** EXERCISE DIRECTIONS **
Everything from the line containing "What distance lies" to the final line of the records below should be given again exactly, and nothing else.

═══ RECORDS FOR THE TASK ═══

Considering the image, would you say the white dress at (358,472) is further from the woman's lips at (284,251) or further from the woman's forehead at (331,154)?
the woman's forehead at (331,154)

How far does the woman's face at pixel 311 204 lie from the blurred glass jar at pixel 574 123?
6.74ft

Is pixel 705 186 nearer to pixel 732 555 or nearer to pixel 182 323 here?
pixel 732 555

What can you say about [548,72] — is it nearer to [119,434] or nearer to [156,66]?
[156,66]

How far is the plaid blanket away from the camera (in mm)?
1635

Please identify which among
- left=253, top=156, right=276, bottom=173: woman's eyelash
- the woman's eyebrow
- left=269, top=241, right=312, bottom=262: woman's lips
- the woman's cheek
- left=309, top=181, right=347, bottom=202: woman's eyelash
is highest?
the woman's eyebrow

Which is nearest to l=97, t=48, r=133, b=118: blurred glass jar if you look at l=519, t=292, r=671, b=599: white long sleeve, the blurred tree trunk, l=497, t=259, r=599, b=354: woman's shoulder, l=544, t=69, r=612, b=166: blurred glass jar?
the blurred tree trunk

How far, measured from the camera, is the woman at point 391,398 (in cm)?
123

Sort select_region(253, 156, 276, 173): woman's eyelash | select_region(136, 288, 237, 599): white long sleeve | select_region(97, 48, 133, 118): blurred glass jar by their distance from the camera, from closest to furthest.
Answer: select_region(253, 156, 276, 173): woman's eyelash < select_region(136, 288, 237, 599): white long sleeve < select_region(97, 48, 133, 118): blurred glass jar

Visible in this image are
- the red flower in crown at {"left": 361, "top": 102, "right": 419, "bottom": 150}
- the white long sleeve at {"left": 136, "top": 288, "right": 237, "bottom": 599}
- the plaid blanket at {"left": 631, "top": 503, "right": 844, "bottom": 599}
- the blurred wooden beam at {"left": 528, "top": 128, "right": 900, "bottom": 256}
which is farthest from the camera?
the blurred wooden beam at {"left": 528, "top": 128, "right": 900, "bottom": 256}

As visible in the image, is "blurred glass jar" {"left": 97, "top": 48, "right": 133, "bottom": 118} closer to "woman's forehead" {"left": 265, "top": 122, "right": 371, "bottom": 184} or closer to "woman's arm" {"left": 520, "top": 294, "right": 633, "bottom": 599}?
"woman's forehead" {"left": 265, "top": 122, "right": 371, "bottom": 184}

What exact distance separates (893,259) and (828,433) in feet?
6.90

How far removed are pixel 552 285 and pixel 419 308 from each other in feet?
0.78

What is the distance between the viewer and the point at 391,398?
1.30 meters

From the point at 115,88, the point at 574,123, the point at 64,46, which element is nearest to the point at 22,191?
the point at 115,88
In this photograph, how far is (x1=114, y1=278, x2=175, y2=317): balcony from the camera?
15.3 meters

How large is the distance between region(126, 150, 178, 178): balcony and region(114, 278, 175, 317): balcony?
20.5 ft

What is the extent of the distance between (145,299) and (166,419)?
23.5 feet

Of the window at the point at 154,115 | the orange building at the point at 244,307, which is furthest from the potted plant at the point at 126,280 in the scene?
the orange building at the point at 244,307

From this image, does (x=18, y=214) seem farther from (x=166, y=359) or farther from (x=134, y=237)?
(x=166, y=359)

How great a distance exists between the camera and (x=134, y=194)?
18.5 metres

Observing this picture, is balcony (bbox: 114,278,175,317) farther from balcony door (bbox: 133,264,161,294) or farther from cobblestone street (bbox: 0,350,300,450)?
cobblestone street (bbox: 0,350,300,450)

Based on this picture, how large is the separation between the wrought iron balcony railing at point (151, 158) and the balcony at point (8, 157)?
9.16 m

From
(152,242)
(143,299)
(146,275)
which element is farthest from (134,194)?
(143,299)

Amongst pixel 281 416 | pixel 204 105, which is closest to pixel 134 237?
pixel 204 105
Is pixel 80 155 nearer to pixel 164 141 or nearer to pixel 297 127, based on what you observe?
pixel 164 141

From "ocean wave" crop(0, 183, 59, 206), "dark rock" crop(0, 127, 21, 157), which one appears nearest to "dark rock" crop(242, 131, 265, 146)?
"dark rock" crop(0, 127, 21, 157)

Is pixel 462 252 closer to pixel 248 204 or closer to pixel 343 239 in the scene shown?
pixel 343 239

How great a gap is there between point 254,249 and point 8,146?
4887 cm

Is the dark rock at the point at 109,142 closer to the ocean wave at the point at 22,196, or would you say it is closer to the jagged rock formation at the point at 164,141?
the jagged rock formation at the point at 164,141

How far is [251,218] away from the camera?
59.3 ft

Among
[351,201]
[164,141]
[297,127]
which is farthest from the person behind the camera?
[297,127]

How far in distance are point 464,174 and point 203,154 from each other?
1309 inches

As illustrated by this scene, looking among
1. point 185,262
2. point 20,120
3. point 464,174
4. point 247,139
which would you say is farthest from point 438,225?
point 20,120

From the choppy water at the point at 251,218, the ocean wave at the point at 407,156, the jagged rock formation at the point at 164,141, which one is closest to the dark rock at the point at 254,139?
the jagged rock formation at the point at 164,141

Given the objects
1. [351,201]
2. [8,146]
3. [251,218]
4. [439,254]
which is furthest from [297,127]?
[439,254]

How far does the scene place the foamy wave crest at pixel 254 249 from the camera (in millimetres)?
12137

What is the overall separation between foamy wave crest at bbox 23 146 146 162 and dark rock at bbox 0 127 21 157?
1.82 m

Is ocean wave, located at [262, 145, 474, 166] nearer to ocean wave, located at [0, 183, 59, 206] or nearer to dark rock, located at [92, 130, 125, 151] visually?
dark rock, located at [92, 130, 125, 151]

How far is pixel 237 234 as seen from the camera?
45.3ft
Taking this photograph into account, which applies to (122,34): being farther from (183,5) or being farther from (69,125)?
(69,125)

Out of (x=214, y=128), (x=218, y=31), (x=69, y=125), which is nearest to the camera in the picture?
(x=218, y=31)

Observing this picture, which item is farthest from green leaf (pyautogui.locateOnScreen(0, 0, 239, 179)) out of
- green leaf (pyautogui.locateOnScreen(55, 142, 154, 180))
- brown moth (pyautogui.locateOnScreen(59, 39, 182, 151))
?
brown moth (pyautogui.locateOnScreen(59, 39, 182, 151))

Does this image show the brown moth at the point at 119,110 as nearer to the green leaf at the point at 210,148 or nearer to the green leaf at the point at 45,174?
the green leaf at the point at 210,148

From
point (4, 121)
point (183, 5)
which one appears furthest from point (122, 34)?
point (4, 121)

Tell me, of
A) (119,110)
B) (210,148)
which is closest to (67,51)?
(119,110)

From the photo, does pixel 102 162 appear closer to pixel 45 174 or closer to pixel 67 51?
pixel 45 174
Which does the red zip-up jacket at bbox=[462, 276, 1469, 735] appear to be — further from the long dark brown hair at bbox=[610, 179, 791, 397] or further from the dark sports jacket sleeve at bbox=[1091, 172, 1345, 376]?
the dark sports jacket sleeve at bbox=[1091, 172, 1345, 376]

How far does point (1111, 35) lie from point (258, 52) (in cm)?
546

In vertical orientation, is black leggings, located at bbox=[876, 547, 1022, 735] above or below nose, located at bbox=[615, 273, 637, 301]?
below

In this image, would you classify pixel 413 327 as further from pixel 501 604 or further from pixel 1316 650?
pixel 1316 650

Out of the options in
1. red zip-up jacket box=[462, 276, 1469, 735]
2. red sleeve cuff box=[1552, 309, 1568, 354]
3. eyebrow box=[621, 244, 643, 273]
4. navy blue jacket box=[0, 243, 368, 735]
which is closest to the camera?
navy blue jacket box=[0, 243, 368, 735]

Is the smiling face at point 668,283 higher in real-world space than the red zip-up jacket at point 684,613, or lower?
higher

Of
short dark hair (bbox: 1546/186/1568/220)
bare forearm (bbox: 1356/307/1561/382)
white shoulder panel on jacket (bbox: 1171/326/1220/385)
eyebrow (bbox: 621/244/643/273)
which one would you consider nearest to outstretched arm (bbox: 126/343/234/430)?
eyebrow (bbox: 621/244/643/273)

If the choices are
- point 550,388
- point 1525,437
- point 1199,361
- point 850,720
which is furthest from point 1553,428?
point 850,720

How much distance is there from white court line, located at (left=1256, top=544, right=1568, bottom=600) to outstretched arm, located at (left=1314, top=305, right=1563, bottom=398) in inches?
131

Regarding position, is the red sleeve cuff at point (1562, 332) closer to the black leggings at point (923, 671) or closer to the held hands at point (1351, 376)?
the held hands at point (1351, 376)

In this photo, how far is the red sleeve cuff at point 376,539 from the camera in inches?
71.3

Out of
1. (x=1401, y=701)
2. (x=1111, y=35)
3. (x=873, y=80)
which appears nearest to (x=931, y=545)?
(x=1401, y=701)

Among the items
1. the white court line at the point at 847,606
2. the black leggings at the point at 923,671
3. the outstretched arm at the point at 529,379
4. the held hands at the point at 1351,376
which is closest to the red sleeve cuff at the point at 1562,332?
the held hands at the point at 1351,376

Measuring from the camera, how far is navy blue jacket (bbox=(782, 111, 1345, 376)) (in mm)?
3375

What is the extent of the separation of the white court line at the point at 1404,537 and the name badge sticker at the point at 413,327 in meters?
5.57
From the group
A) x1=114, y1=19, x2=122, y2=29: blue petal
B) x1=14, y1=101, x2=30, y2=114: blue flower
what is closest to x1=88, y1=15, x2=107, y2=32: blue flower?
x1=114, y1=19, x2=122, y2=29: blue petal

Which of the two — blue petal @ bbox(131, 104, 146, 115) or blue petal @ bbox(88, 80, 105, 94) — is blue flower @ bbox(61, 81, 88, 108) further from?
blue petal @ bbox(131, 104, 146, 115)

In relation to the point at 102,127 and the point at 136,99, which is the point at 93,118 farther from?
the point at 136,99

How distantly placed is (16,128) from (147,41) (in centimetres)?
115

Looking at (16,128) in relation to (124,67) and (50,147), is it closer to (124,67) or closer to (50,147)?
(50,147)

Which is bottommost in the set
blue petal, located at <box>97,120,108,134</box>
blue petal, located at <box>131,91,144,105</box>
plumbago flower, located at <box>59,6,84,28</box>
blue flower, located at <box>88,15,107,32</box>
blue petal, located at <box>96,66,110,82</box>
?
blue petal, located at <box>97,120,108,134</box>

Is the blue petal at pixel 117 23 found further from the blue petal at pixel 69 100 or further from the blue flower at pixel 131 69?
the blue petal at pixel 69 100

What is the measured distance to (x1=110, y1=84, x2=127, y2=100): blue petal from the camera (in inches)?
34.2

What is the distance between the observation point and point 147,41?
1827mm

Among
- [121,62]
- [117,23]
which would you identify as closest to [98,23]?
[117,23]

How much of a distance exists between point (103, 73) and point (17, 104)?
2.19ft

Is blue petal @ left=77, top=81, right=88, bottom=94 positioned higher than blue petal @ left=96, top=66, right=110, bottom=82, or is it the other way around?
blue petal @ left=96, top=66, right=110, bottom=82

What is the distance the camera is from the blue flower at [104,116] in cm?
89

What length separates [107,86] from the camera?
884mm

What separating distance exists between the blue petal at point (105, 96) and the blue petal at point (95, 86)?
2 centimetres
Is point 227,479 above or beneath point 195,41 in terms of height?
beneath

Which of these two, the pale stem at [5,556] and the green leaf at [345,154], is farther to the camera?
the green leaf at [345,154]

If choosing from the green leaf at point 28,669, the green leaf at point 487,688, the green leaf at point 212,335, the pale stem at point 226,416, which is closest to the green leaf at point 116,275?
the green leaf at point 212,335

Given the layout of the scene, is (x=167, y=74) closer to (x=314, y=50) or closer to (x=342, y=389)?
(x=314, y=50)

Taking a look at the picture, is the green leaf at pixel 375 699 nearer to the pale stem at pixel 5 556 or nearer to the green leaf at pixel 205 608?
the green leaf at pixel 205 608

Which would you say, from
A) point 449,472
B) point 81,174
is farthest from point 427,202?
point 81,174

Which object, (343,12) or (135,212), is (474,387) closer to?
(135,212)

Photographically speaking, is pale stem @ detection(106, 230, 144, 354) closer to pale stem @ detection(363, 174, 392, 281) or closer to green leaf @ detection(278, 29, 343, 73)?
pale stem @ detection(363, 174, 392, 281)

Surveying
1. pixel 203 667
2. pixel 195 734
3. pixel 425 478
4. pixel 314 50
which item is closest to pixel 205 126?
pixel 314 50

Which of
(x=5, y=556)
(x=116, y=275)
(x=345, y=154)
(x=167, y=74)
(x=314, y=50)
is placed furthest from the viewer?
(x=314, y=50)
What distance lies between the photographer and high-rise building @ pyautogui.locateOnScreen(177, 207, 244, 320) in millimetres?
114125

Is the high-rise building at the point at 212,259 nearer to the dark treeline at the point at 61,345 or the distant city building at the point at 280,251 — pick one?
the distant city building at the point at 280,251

═══

** OUTPUT FOR THIS TASK **
What distance lies between the photographer and high-rise building @ pyautogui.locateOnScreen(177, 207, 244, 320) in millimetres?
114125

Is the high-rise building at the point at 212,259 nearer to the dark treeline at the point at 61,345 or the distant city building at the point at 280,251 — pick one?
the distant city building at the point at 280,251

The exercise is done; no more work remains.